▶ What to work on:
Count the lines in the items below that contain the string "bbox", matching case, and reply with that number alone.

▶ Task inputs:

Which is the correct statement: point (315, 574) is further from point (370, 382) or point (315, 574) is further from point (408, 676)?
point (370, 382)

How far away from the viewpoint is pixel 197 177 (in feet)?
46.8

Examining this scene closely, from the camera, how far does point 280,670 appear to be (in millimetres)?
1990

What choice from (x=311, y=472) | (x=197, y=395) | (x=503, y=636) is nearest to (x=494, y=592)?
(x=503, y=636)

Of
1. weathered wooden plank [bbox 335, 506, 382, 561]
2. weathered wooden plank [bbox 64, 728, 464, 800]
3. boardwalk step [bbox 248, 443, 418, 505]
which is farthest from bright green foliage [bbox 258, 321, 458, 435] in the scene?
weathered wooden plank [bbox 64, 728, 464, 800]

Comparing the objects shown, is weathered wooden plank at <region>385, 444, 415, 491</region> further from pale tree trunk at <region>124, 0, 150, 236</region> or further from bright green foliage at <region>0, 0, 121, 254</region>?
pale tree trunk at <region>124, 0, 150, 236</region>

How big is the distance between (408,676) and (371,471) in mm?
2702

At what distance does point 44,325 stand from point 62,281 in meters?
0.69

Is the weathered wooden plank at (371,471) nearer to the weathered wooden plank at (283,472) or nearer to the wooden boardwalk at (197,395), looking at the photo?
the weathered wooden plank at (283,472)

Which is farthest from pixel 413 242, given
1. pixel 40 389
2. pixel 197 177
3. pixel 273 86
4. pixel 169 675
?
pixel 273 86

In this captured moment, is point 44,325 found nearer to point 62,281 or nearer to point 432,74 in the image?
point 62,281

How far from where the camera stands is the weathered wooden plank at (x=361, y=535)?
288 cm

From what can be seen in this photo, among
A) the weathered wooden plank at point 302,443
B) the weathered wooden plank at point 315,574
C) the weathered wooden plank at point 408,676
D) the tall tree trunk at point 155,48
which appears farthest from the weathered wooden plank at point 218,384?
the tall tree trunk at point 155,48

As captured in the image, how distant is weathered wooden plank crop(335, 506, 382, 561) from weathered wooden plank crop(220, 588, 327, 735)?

...

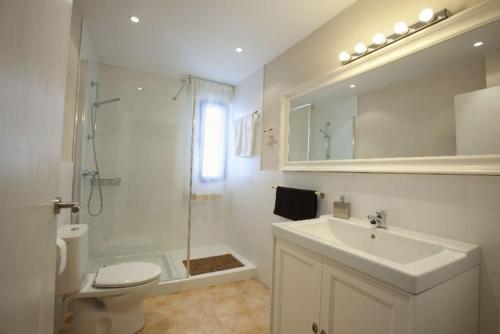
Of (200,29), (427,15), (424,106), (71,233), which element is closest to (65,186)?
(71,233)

▶ Expected answer:
5